Lessons learned from e-cognos:

  • Users did not want to handle big ontologies. They did not want 22000 items at the same time.
  • They are prefectly happy if their small (and relevant) taxonomies are in place providing the results they expect.
  • Content is somehow difficult to be standardised. Multiple needs, multiple sources, multiple insights...

Building an ontology is hard work and time consuming. Use computer power to do it, but human "approval" is always required. Sources can be texts, dictionaries, knowledge bases, semi-structured data, etc.

You cannot force people to use ontologies. They are used if the right tools hide the complexity and facilitate use and if they prove their added value for the business. Collaboration among people working in the field is mandatory.

When putting into action an ontology, it is important to evaluate it. For that, a uniform representation is needed. Then you can compare and test ontologies. Owl is the best choice for this.

(Comment somewhere in the sheets that I liked: compliancy with OWL is an added value).

What is missing?

  • Better scenarios to demonstrate the added value of ontologies.
  • A European center to gather all available ontology sources.

As a starting point for the latter, cstb works in the FUNSIEC project which aims at being such a center.

The CWA5 document has a list of software tools in this area.

The biggest problem with the tools is the lack of interoperability, integrating one ontology into the ontology library of another tool. Or merging two ontologies created using different tools or languages.

Panel discussion: Graham Storer, Michel Böhms, Celson Lima, Jeffrey Wix, John Ketchell

Alain Zarli (cstb) was impressed with the results. He missed one thing in the presentations, namely the differing interests of the different stakeholders. Which stakeholders like IFC, which stakeholders need ontologies, which stakeholders have an interest in the metaschema.

Jeff: it is even more complex than that. The same stakeholders have different needs in different parts of the process. We have given some attention to it, looking at views for instance, but mostly it was outside the workshop's scope.
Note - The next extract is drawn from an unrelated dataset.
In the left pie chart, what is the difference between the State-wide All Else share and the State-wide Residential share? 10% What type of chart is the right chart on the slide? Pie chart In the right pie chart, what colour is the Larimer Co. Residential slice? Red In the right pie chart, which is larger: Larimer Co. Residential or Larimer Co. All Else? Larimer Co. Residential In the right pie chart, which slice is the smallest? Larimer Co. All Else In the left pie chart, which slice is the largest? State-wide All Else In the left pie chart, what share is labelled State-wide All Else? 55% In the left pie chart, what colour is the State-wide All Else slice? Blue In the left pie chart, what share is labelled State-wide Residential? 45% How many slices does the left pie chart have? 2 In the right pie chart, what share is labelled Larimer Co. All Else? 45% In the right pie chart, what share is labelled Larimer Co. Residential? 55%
*David Leonard (taylor woodrow): The building industry needs this, but doesn't know it yet. A lot should probably be hidden behind software and service providers. Are they seeing more of this research and implementing it?*

Michel: there is still a lot of work to be done. You need to develop a good model. The ontologies need to be filled (ouch). And existing information providers (like Heinze in Germany) aren't terribly willing to give away their proprietary information.
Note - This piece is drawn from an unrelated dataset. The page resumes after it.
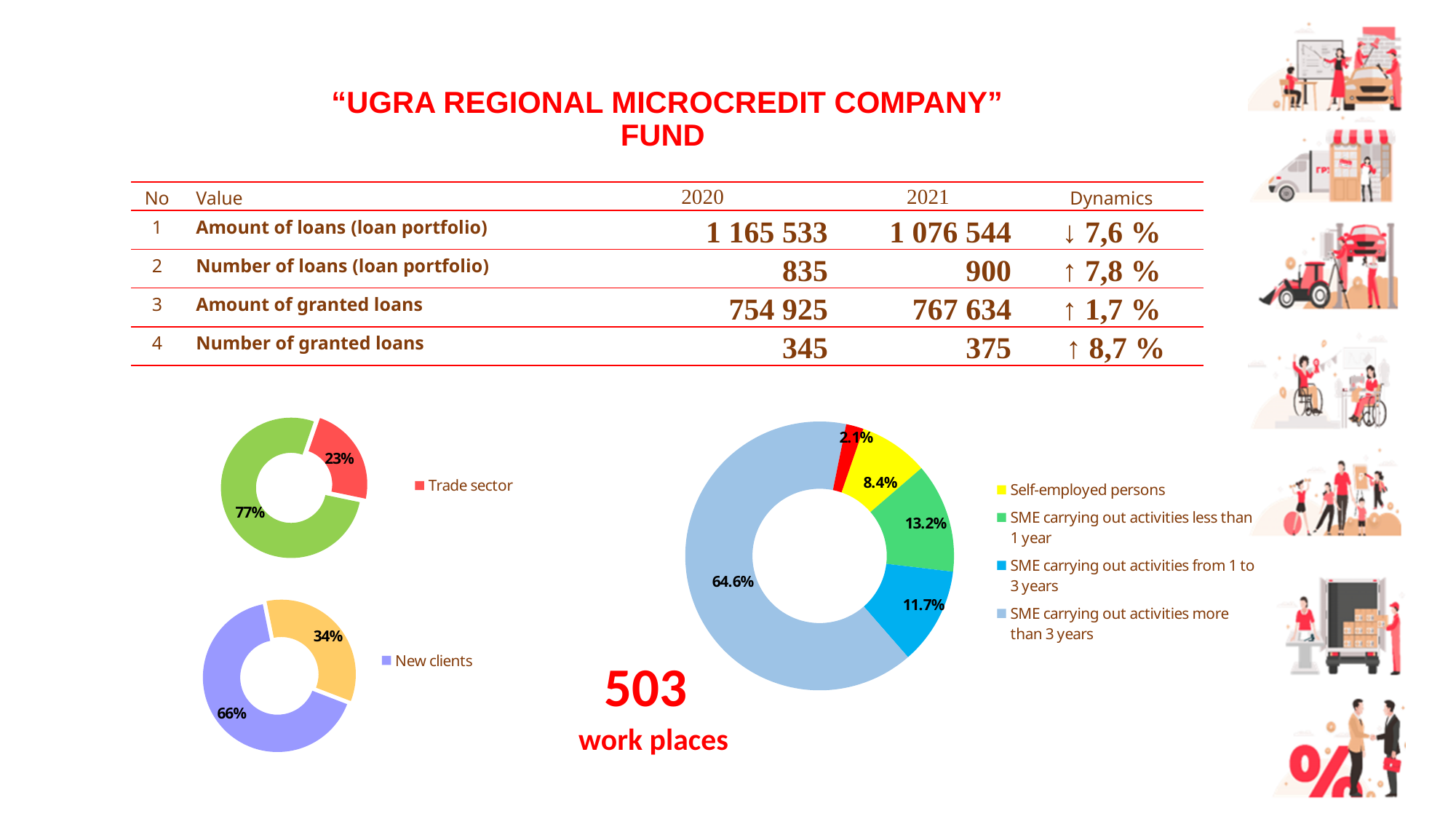
In the top-left donut chart, what share is shown for Trade sector? 23% In the large donut chart in the centre of the slide, what share is shown for Self-employed persons? 8.4% How many entries does the legend of the large donut chart in the centre of the slide list? 4 In the bottom-left donut chart, what colour is the New clients slice? Purple In the large donut chart in the centre of the slide, which legend category has the largest share? SME carrying out activities more than 3 years In the large donut chart in the centre of the slide, what share is shown for SME carrying out activities more than 3 years? 64.6% In the large donut chart in the centre of the slide, what is the difference in percentage points between the share for SME carrying out activities less than 1 year and the share for Self-employed persons? 4.8 What kind of chart is the top-left chart with the Trade sector legend? Donut (pie) chart In the large donut chart in the centre of the slide, which is larger: the share for SME carrying out activities less than 1 year or the share for SME carrying out activities from 1 to 3 years? SME carrying out activities less than 1 year In the bottom-left donut chart, what share is shown for New clients? 66% In the large donut chart in the centre of the slide, what share is shown for SME carrying out activities from 1 to 3 years? 11.7% In the large donut chart in the centre of the slide, what share is shown for SME carrying out activities less than 1 year? 13.2%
It is a bit maddening. We need it. But we don't have it. Graham Storer says that the last 10, 12 year the progress has stepped up a few gears. It also starts being a real business issue. It has not bubbled to the surface yet, but it's about to.
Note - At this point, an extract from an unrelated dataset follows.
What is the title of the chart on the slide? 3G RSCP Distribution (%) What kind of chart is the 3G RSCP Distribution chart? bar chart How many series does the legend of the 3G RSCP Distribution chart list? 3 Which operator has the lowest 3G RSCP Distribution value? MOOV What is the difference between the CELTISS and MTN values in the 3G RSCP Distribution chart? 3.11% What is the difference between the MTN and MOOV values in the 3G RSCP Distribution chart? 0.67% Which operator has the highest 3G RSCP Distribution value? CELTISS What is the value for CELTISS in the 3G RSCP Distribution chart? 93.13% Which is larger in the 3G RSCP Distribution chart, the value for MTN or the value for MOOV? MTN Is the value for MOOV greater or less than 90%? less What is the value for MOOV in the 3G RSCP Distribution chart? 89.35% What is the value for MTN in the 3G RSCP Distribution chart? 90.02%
John: where is the business case in all of this?

Graham: the building industry is fragmented. Many SMEs (small and medium enterprises). And the bigger ones are SMEs at heart, with many departments and individual engineers. So building is all about information transfer.

Jeff made a prediction that in five years time a company will start to implement all of this and to take a large piece of market share. He's writing a business plan at the moment...

Jeff Stephens (Taylor Woodrow) is encouraged by the rising level of possible interoperability.

Graham: you need some real cathalyst to see any really big change in our industry. Some real treaths. Some real money-saver. Some regulation.

Jeffrey Wix: the biggest civilian client in the USA (GSA) will demand IFC-compliant drawings from 2006 onwards. The panicy shuffling among the contractors was a sight to behold.

Graham starts on monday with an idea of his. He's gotten together some free copies of a good model-based CAD package and is going to put it in schools so that the kids can start designing a few small things with them. Hopefully some of them will have daddies and mummies in influential building industry positions who will start asking questions of their architect: "where is the model" after they've seen the stuff from their kids. Technology push.

Jeffrey: We're dealing with the individual trees, others need to look at the wood as a whole and evangelise that.

Reza: we can be a bit more positive, looking at what Graham said about the uptake was much quicker the last 10 years.